■ **Problem to work on**:
Transcribe each line of the records below exactly, excluding any embedded images.
━━━━━━━━━━━━━━━━━━━━━━━━━━━━━━
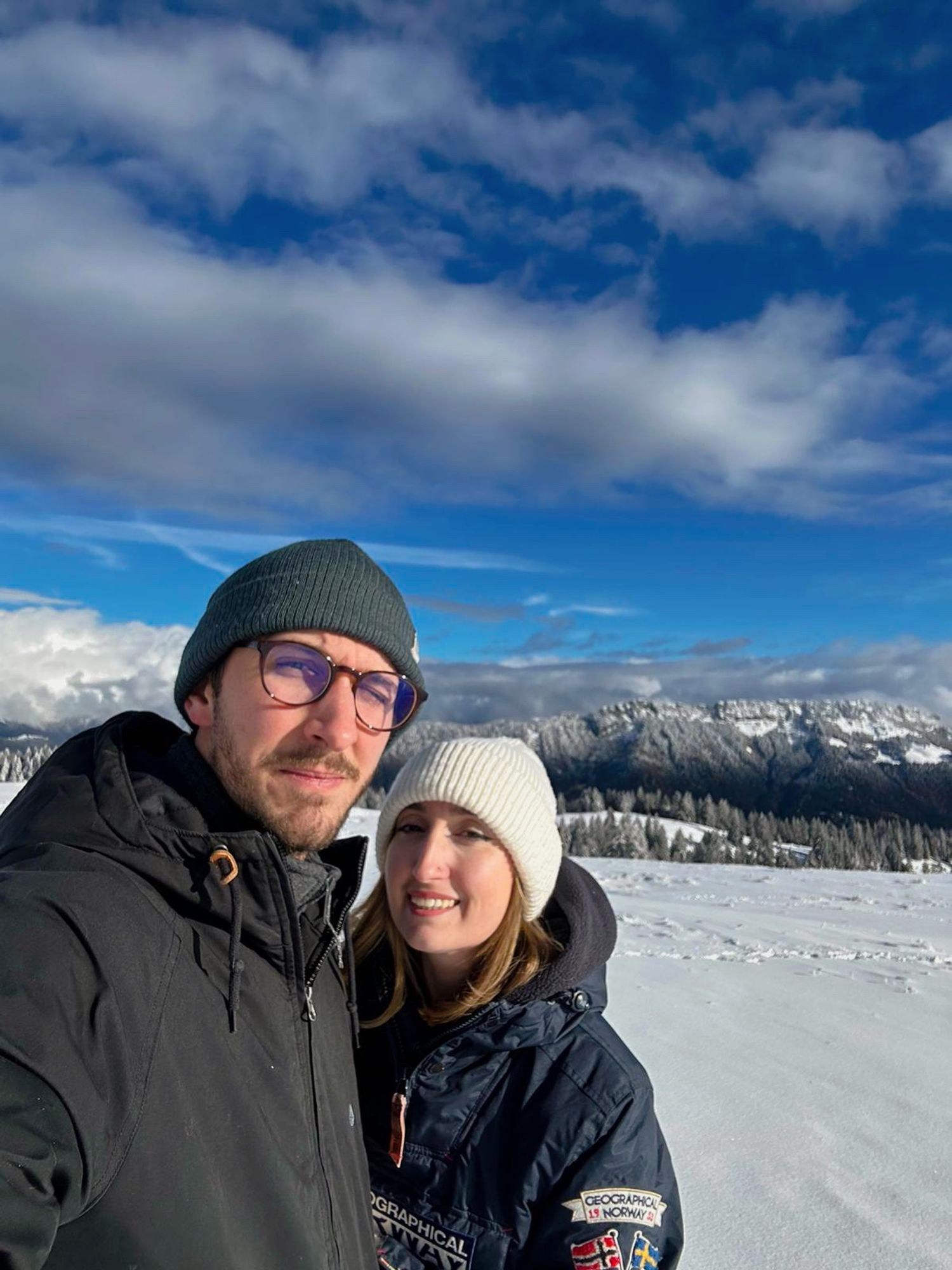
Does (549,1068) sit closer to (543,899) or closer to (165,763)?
(543,899)

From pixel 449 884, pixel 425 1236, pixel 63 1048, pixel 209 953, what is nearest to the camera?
pixel 63 1048

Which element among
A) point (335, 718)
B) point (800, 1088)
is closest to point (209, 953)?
point (335, 718)

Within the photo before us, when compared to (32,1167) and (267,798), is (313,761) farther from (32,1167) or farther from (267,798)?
(32,1167)

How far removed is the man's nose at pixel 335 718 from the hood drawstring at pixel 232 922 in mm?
481

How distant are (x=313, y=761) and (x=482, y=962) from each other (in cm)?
120

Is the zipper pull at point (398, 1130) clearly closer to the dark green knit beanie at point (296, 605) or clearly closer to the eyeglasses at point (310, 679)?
the eyeglasses at point (310, 679)

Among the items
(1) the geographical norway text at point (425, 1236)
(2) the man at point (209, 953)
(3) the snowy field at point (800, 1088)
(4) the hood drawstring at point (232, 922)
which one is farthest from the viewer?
(3) the snowy field at point (800, 1088)

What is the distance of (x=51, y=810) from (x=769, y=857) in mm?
71091

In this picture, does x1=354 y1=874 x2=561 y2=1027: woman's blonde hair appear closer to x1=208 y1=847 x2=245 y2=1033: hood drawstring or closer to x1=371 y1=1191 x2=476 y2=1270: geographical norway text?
x1=371 y1=1191 x2=476 y2=1270: geographical norway text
━━━━━━━━━━━━━━━━━━━━━━━━━━━━━━
■ **Finished task**:
Does (549,1068) sit closer to (543,899) or closer to (165,763)?
(543,899)

From pixel 449 884, pixel 425 1236, pixel 63 1048, pixel 209 953, what is nearest to the camera?
pixel 63 1048

Which element among
A) point (335, 718)
B) point (800, 1088)
is closest to point (209, 953)?
point (335, 718)

Within the photo before us, when compared to (32,1167) and (267,798), is (313,761) farther from (32,1167) or farther from (267,798)?
(32,1167)

How far removed is the man's nose at pixel 335 718 from the hood drawstring at pixel 232 922 in mm?
481

How distant are (x=313, y=761) and (x=482, y=962) from each other (in cm)?
120

Is the zipper pull at point (398, 1130) clearly closer to the dark green knit beanie at point (296, 605) or clearly closer to the eyeglasses at point (310, 679)?
the eyeglasses at point (310, 679)

Among the items
(1) the geographical norway text at point (425, 1236)
(2) the man at point (209, 953)
(3) the snowy field at point (800, 1088)
(4) the hood drawstring at point (232, 922)
which one is farthest from the viewer?
(3) the snowy field at point (800, 1088)

What is the distance of (x=51, y=810) from (x=769, y=857) in mm?
71091

In this picture, does x1=354 y1=874 x2=561 y2=1027: woman's blonde hair appear closer to x1=208 y1=847 x2=245 y2=1033: hood drawstring or closer to x1=371 y1=1191 x2=476 y2=1270: geographical norway text?
x1=371 y1=1191 x2=476 y2=1270: geographical norway text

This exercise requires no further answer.